Yes, the Fed has been buying Mortgage Bonds. Note: what is being purchased is many 30 year 5.0% and 5.5% FNMA Bonds. These pools consist of numerous home loans with 6.0% and 6.5% rates. The coupon rate given to an investor is different than the rate the home borrower pays, and that difference is the profit Wall Street and government agencies gain. These loans are more than likely to be refinanced and paid as current rates make it very attractive to refinance a loan over 6% . In turn, the Fed gets a quick return on some of their investment.

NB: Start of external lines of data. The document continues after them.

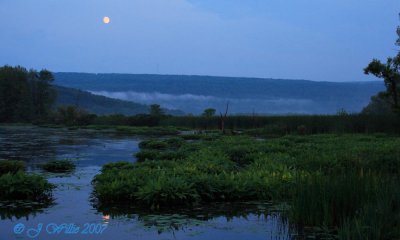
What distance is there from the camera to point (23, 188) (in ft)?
32.9

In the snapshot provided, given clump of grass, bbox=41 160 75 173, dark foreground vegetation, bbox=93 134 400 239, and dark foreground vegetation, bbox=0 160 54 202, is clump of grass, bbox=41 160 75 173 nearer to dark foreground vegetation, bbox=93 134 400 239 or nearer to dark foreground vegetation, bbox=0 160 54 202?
dark foreground vegetation, bbox=93 134 400 239

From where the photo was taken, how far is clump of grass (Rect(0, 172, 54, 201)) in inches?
394

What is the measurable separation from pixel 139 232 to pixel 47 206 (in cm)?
274

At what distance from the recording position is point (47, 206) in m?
9.51

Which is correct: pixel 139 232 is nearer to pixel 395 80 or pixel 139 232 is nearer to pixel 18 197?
pixel 18 197

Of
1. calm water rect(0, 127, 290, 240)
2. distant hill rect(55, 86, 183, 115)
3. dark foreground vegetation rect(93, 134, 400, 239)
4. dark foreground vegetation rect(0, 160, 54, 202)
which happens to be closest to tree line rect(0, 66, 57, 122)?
dark foreground vegetation rect(93, 134, 400, 239)

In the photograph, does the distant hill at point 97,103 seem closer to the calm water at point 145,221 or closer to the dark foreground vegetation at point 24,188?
the dark foreground vegetation at point 24,188

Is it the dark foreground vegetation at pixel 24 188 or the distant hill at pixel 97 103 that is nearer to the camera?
the dark foreground vegetation at pixel 24 188

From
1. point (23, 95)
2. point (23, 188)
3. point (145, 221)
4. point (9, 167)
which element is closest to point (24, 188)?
point (23, 188)

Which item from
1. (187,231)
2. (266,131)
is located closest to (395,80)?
(266,131)

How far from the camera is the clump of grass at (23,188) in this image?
32.8ft

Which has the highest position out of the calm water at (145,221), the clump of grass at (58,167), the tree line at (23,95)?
the tree line at (23,95)

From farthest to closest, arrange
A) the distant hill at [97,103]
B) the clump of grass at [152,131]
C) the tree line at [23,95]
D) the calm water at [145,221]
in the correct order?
1. the distant hill at [97,103]
2. the tree line at [23,95]
3. the clump of grass at [152,131]
4. the calm water at [145,221]

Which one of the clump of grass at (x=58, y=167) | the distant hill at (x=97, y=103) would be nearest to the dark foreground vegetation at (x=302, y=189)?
the clump of grass at (x=58, y=167)
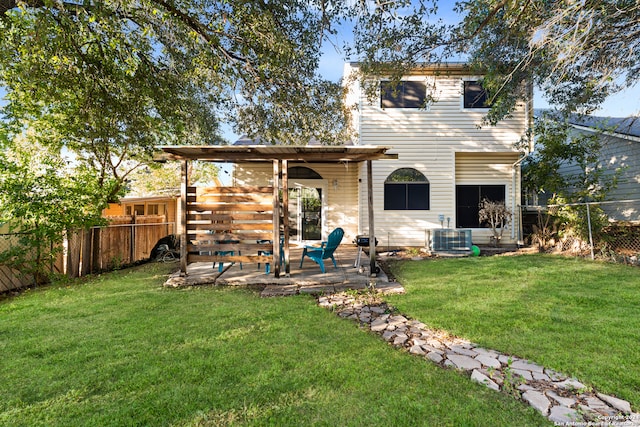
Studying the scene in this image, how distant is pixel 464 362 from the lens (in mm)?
2703

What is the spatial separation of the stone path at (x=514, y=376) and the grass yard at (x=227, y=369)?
0.46ft

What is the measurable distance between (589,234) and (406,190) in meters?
4.75

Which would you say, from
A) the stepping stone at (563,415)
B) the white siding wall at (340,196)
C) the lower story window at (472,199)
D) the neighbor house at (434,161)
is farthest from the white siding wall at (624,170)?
the stepping stone at (563,415)

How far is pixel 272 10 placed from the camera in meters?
5.00

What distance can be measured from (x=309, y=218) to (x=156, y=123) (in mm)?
5405

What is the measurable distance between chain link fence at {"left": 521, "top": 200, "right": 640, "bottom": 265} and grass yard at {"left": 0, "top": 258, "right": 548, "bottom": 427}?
13.6 ft

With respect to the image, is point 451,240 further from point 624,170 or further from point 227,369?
point 227,369

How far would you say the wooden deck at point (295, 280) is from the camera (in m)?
5.22

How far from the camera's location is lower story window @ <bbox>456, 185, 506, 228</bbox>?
1027 cm

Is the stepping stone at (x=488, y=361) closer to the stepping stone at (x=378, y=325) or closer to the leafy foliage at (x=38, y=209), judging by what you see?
the stepping stone at (x=378, y=325)

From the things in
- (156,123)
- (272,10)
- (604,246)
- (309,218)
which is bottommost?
(604,246)

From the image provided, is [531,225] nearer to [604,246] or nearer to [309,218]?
[604,246]

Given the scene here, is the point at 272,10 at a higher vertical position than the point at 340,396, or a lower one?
higher

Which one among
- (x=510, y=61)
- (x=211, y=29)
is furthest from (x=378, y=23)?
(x=510, y=61)
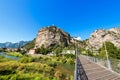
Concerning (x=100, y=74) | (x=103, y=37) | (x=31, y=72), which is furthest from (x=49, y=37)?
(x=100, y=74)

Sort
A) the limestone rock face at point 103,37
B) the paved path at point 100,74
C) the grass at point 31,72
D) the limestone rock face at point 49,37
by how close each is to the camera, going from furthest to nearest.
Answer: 1. the limestone rock face at point 49,37
2. the limestone rock face at point 103,37
3. the grass at point 31,72
4. the paved path at point 100,74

These higher rate coupons purchased by the Feds does not necessarily affect rates to move lower as their actions do not impact the loans originated at today’s low rates.

The Problem …

Many homeowners could save hundreds of dollars a month on their mortgage payments if they would refinance now. But with the media throwing out “what if’s” and “maybe this summer” without factual basis, many homeowners are deciding to delay making the decision to save now, with the HOPE of gaining a few mere dollars of savings per month IF a lower rate MAY come their way! And, while these consumers wait, rates could turn higher. In turn, they could miss the window of opportunity entirely.

Another Thought

Suppose a homeowner was able to time the market perfectly and save a few dollars a month, it’s possible to still lose in the end. Because, while Mr.& Ms. Homeowner delayed on their refinance, they ended up losing the savings each month they could have made by acting sooner. They may have lost hundreds of dollars for every month they waited for the “perfect” rate.

So, even have gotten the rate they were looking for, it could take a few years to make up what they lost by waiting.